Complaint is made by appellant to the testimony of Dr. Hudson, wherein he was permitted to testify as to the history of the case given him by the deceased at the time he examined him at the Stamford hospital. No objection was made to this testimony at the time it was offered. Thereafter, counsel for appellant moved the court to strike said testimony from the record. So far as we have been able to determine, the court never acted upon such motion. However, we are of the opinion that this testimony was admissible, even if proper objection had been made thereto under the authority of Walker v. Great Atlantic and Pacific Tea Co., supra.
All other points raised by the appellant have been carefully examined. We find no reversible error in any of them, and they are here overruled.

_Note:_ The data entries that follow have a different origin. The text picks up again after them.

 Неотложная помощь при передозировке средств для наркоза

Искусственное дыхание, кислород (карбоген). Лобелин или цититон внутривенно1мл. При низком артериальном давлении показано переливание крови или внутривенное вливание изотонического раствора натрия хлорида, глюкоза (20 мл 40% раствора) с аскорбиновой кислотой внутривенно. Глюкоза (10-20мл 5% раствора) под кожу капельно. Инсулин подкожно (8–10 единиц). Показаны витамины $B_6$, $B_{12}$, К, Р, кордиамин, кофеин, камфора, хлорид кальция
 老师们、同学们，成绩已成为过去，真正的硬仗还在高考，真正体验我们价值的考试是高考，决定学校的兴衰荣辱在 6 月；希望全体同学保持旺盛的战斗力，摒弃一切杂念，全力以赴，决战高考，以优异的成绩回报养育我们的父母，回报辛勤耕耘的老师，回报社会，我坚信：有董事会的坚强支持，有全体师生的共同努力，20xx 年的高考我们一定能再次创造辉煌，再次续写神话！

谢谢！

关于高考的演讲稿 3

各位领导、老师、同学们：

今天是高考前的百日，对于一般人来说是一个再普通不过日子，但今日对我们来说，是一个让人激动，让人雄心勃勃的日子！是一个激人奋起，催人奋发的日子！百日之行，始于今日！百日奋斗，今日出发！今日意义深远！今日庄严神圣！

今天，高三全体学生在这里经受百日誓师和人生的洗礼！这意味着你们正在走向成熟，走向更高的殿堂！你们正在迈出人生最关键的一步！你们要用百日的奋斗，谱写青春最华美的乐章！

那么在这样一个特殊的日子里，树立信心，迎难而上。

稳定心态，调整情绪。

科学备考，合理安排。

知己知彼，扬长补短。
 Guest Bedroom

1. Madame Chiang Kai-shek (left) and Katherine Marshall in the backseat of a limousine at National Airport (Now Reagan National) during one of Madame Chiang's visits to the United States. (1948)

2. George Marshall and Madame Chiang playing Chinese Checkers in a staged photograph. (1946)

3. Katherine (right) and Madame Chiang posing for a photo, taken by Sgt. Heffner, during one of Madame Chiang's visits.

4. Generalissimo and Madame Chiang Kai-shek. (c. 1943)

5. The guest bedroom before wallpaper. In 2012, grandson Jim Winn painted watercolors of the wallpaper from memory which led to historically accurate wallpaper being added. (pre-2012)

For the reasons above discussed the judgment of the trial court is reversed and this cause is remanded for a new trial.
On Motion for Rehearing.
In our original opinion we held that the statement made by the deceased to Dr. Hudson, “that another man fell upon his back and shoulder,” was admissible as a history of the case given to Dr. Hudson upon which he might base his diagnosis of the illness of the deceased. We were in error in this holding, and that part of the opinion is withdrawn. We believe that such statement was not admissible if proper objections had been made thereto. The statement was not res gestae. It was made some thirty days after the accident. A history of the case given by an injured person to a physician for the purpose of enabling such physician to properly diagnose his case is ordinarily admissible. However, there are certain exceptions to this rule, one exception being when such statements relate to the disputed issue of how the injury occurred. Missouri K. & T. R. Co. of Texas v. Smith, Tex.Civ.App., 82 S.W. 787; Lumbermen‘s Reciprocal Ass‘n. v. Adcock et al., Tex.Civ.App., 244 S.W. 645; 67 A.L.R. page 25. This exception was recognized in Walker v. Great A. & P. Tea Co., 131 Tex. 57, 112 S.W.2d 170.
The statement was hearsay, incompetent, not legal evidence and should not have been included in the hypothetical questions propounded to Dr. Snow and Dr. Southard. Reed v. Barlow, Tex. Civ.App., 157 S.W.2d 933.
In response to motions for rehearing filed by both appellant and appellees, we have again carefully reviewed the record in this case and adhere to the rulings made in our original opinion, except as above indicated.
The motions for rehearing are overruled.